Showing posts with label Barbara Harris. Show all posts
Showing posts with label Barbara Harris. Show all posts

Friday, September 9, 2011

Reunited and it Feels So Gab!

Werth: Hello, Wise!

Wise: Werth!  Welcome back from your high school reunion weekend!  How was it seeing your old school chums?  

Werth: On the whole, pretty darned swell. I haven't seen Romy & Michelle's High School Reunion, but I assume my reunion was very similar... only with more Mike's Hard Lemonade—  

Wise: And less Alan Cumming in freaky make-up.  

Werth: Alan Cummings wishes he was in the class of '91. 

Wise: High school reunions have often provided fodder for great films, and one of my all-time favorites is Francis Ford Coppola's Peggy Sue Got Married (1986).  Kathleen Turner plays Peggy Sue, a woman flummoxed by adulthood and by the infidelities of her husband Charlie (Nicolas Cage).  Despite her marriage being in shambles, she decides to attend her 25 year reunion.  After a few awkward encounters with barely recognizable old friends, Peggy is stunned to discover that she has been elected queen of the reunion, but when she ascends the stage to accept the honor, the lights and her confusion cause her to faint.  

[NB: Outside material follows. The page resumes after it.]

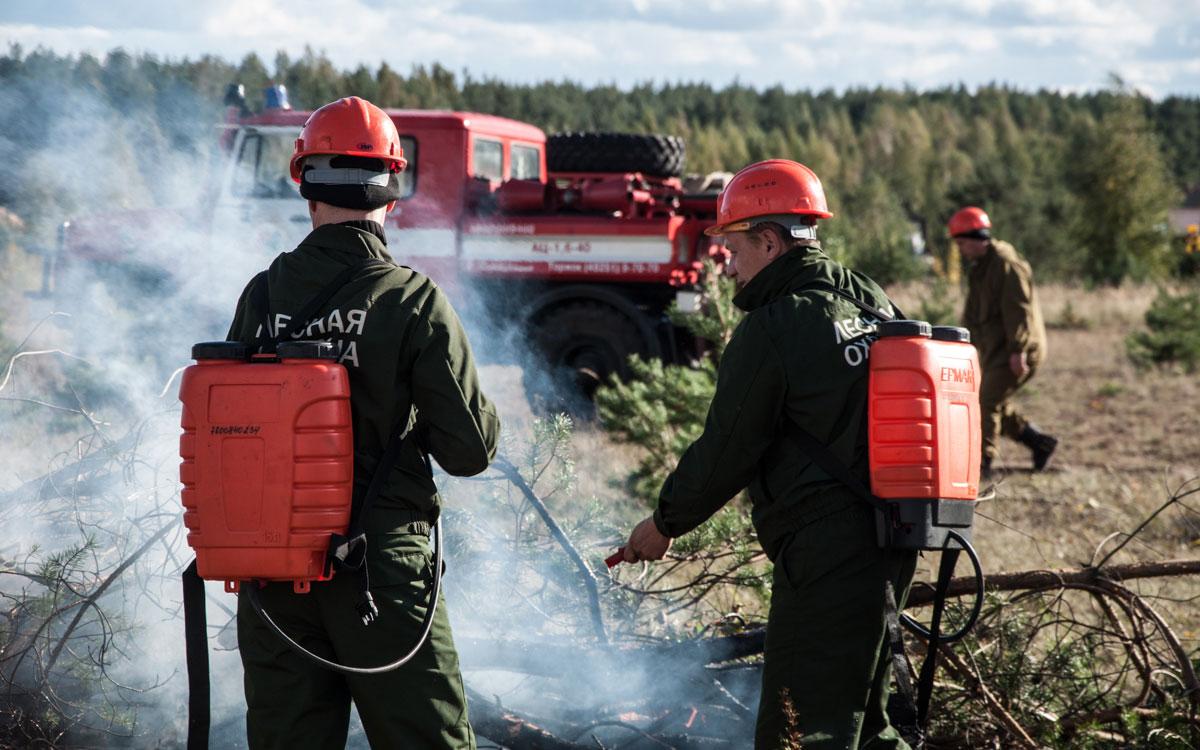 «Желтый» уровень опасности продлен в Тверской области из-за риска пожаров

Werth: Being married to Nicolas Cage would make anyone pass out.  

Wise: She wakes up only to realize that somehow she has been transported back to her senior year of high school.  At first she thinks she has died, but gradually she realizes that she has been given a second chance at figuring out her life.  She begins by telling off the mean girls in high school and informing her math teacher that she will never, in fact, use algebra ever again.  
Gradually, however, she starts to explore the possibilities her youth had offered but which she never explored until, ultimately, she must decide between the future she knows and the one she doesn't.  

Werth: I'd go for the one without Nicolas Cage.

Wise: The film is full of great performances, most notably Kathleen Turner's Oscar nominated Peggy, but also memorable turns from soon-to-be stars like Helen Hunt, Joan Allen, and Jim Carey, as well as established stars like Barbara Harris as Peggy's mother.  But the two most touching performances come from Leon Ames and Maureen O'Sullivan as Peggy's grandparents.  These stalwarts from the Golden Age of Hollywood both ground the film's emotions and allow for the supernatural flights of fancy that make the film's slippery chronology possible.  

Werth: Speaking of slippery, did Maureen wear her Jane costume?

Wise: Part of what makes Peggy Sue Got Married so moving is that it doesn't simply cater to nerd revenge fantasies or romantic pipe dreams; instead, the film is a meditation on the passage of time and the consequences of small decisions as they reverberate throughout the years. 

Werth: The consequences of a reunion are more deadly in the thriller, Thirteen Women (1932). Laura Stanhope (Irene Dunne) sends out a call to some of her old girl-schoolmates for a reunion dinner in Los Angeles. This gathering is not just an opportunity to catch up on lost time or to see how fat everyone's gotten. These women have all been getting their horoscopes mailed to them by renowned astrologer Swami Yogadachi, but recently "you will meet a dark stranger" has turned into "buy a funeral plot."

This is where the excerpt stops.